1.3.5 Explain Why Things Happen
Correlation analysis tells whether a relationship exists. More advanced statistical applications enable us to go beyond understanding whether a relationship exists and delve deeper into understanding causations.
1.3.5a Supply Chain Optimization
Supply chain optimization is the application of mathematical and statistical tools to develop optimal solutions to supply chain problems. This enables analysts to create models to simulate, explore contingencies, and optimize supply chains. Many of these approaches employ some form of linear programming software and solvers. This allows the program to maximize a particular goal given a set of variables and constraints. This includes the optimal placement of inventory within the supply chain, minimizing the carbon footprint or minimizing operating costs, such as manufacturing, transportation, and distribution costs.
1.3.5b Randomized Testing
Big data and analytics have enabled companies to use randomized testing to conduct experiments to “test and learn”—sometimes called design of experiments. Randomized testing is a statistical method that involves conducting, analyzing, and interpreting tests to evaluate which factors impact variables of interest. For example, this might be asking whether planned changes in delivery or store layouts will increase customer purchases. Randomized testing is at the heart of the scientific method. Without random assignment to test groups, and without a control group, it is impossible to know which improvements are actually due to the changes being made. This type of large-scale testing is now possible as there is lots of data to compare and analyze.

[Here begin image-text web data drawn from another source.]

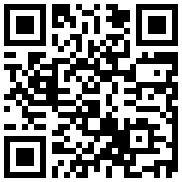 newsQrCode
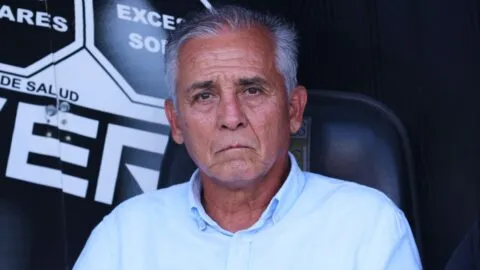 Sergio Bueno habla tras la goleada y lanza crítica al fútbol mexicano en el adiós de Mazatlán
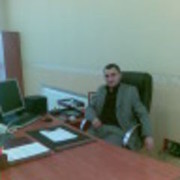 ���������� �������, ���� ������� �����, 50 ���, ������������ ��� ����� � ���������, c�������� ���������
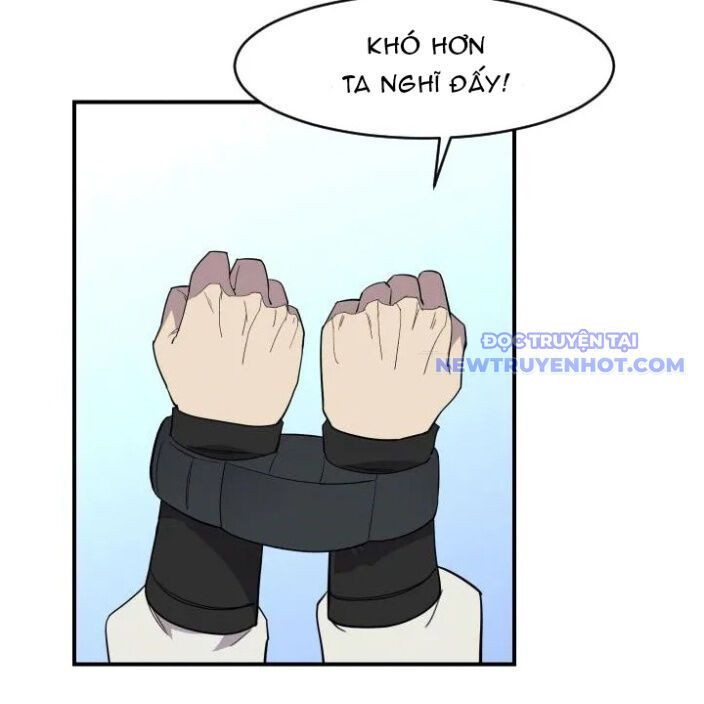 đọc truyện Kẻ Mạnh Nhất Lịch Sử Chương 84 ảnh 98 tại Thiên Thai Truyện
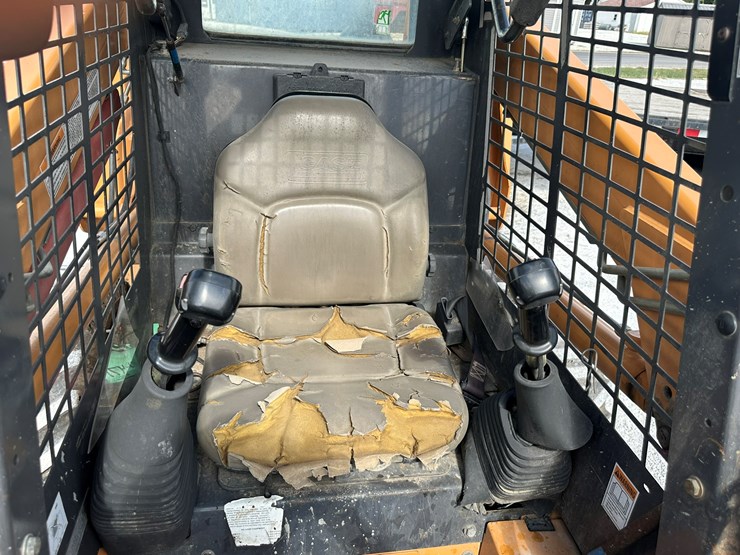 case-440-image-10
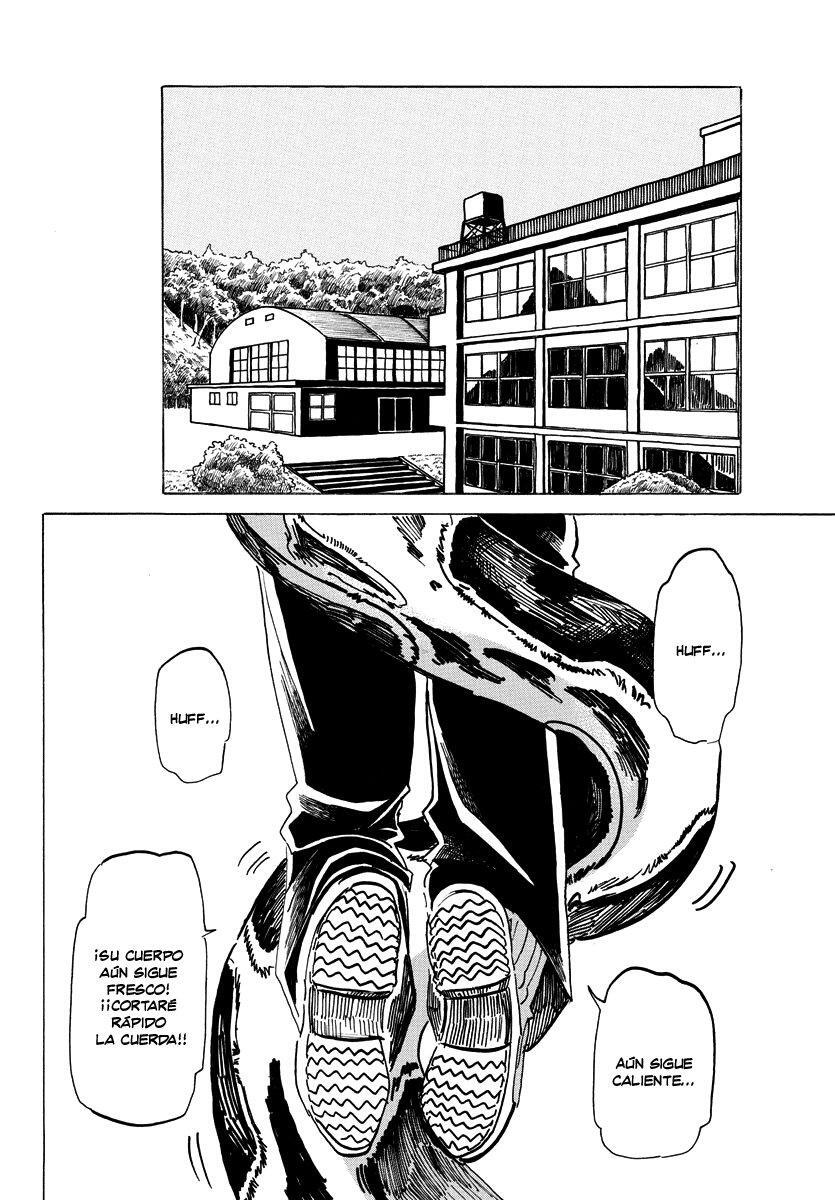 Capitulo 15 page 4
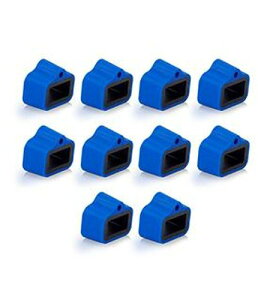 OWC OWC ClingOn USB Type-C Connector (10 Pack)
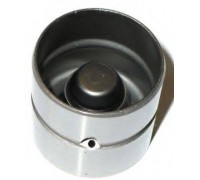 Толкатель FRECCIA PI 06-0024 PI060024 FRECCIA - купить в магазине запчастей по Украине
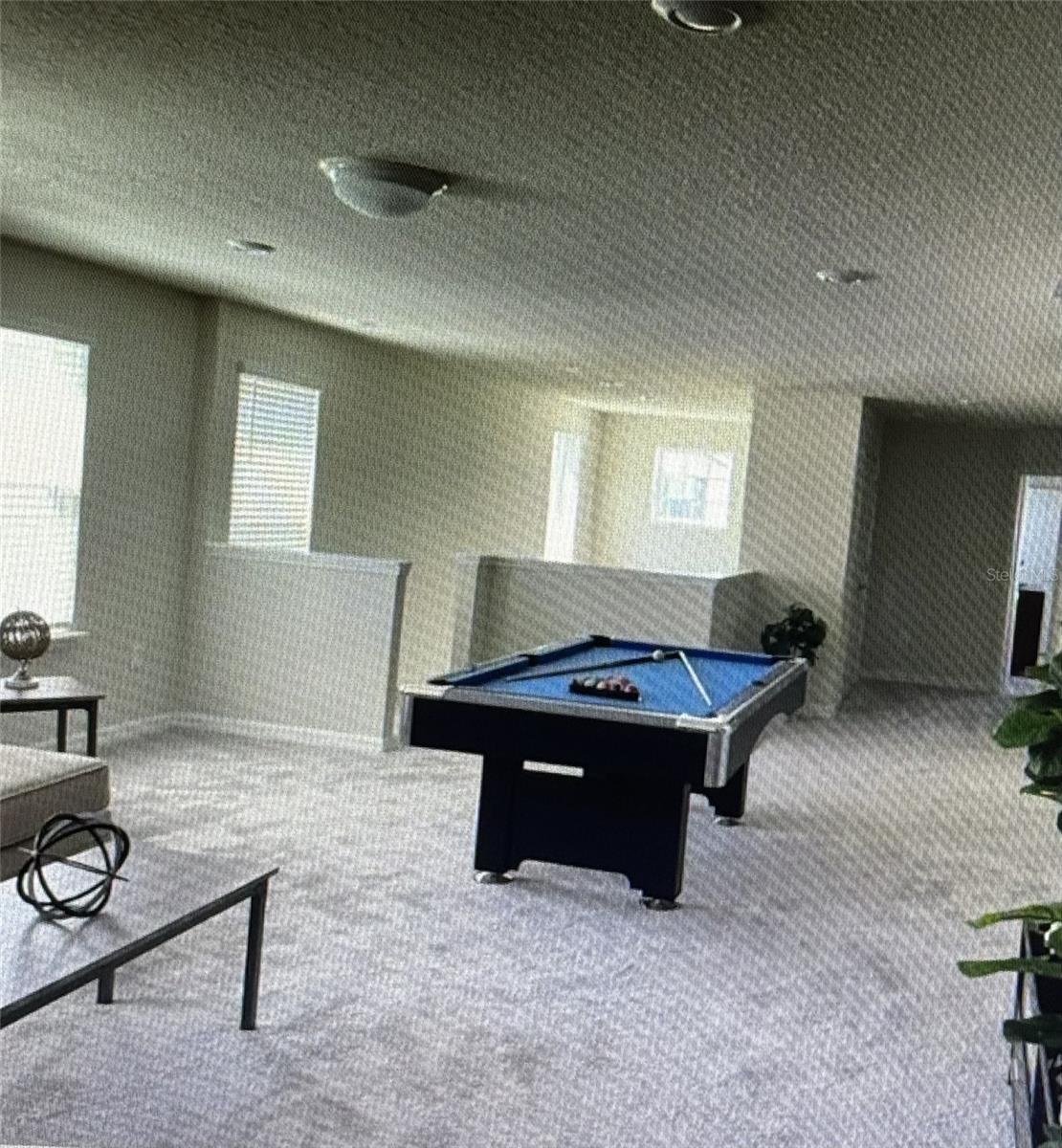 7239 Oakmoss Loop Property Photo 15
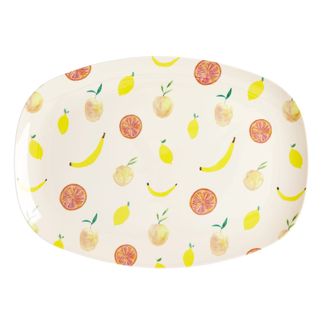 Rice Happy Fruits Platter-listing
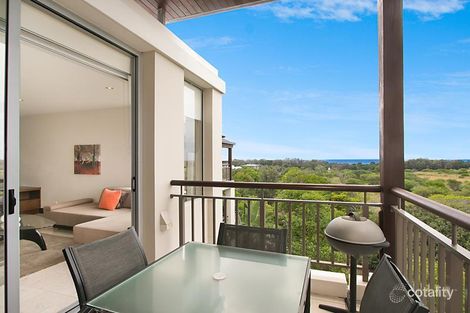336/9-13 Dianella Dr, Casuarina, NSW 2487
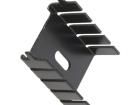 FI306/SE Heat Sinks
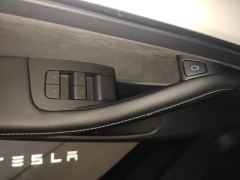 Tesla Model 3 556km Rear-Wheel Drive Edition - ფოტო 13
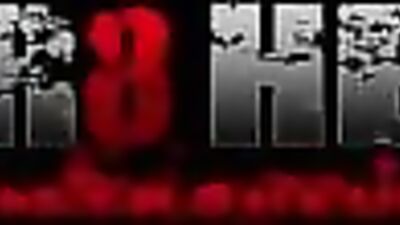 Dominant In Control: Raw Bareback Fetish Cumshots with Sexy Fresh Boy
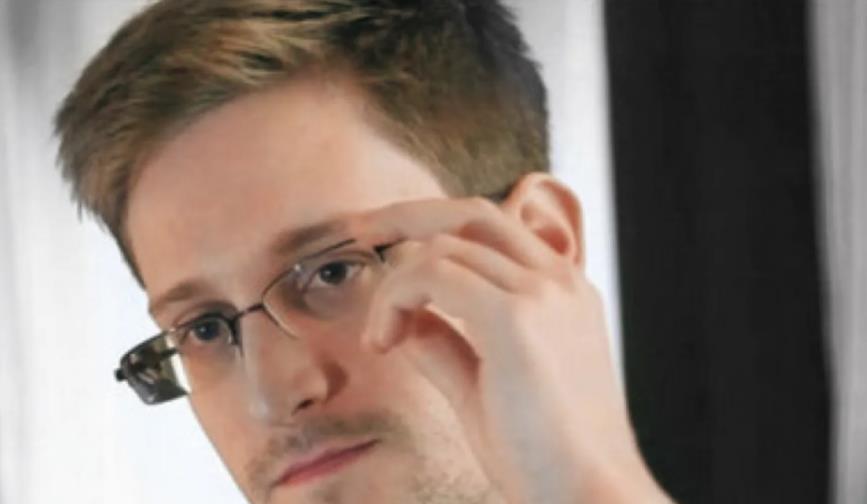 美国|证据确凿!美国对中国高校实施网络攻击,向师生发送钓鱼邮件窃密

Another significant enabler is that many current software applications are designed for people with little statistical training. New software makes it possible to conduct design of experiments by businesspeople rather than professional statisticians. For example, testing alternative versions of Web sites is relatively straightforward. This type of testing is simple and is becoming widely practiced in online retailers. Simple A/B experiments, such as comparing two versions of a Web site—A versus B—can be easily structured. The online retailer eBay, for example, routinely conducts experiments with different aspects of its Web site.29 The site generates huge amounts of data as there are more than a billion page views per day. This enables eBay to conduct multiple experiments concurrently and not run out of treatment and control groups. Similarly, the North Carolina food retailer Food Lion uses testing to try out new retailing approaches—again simply comparing A versus B.30 This ranges from comparing new store formats to simple tactical decisions.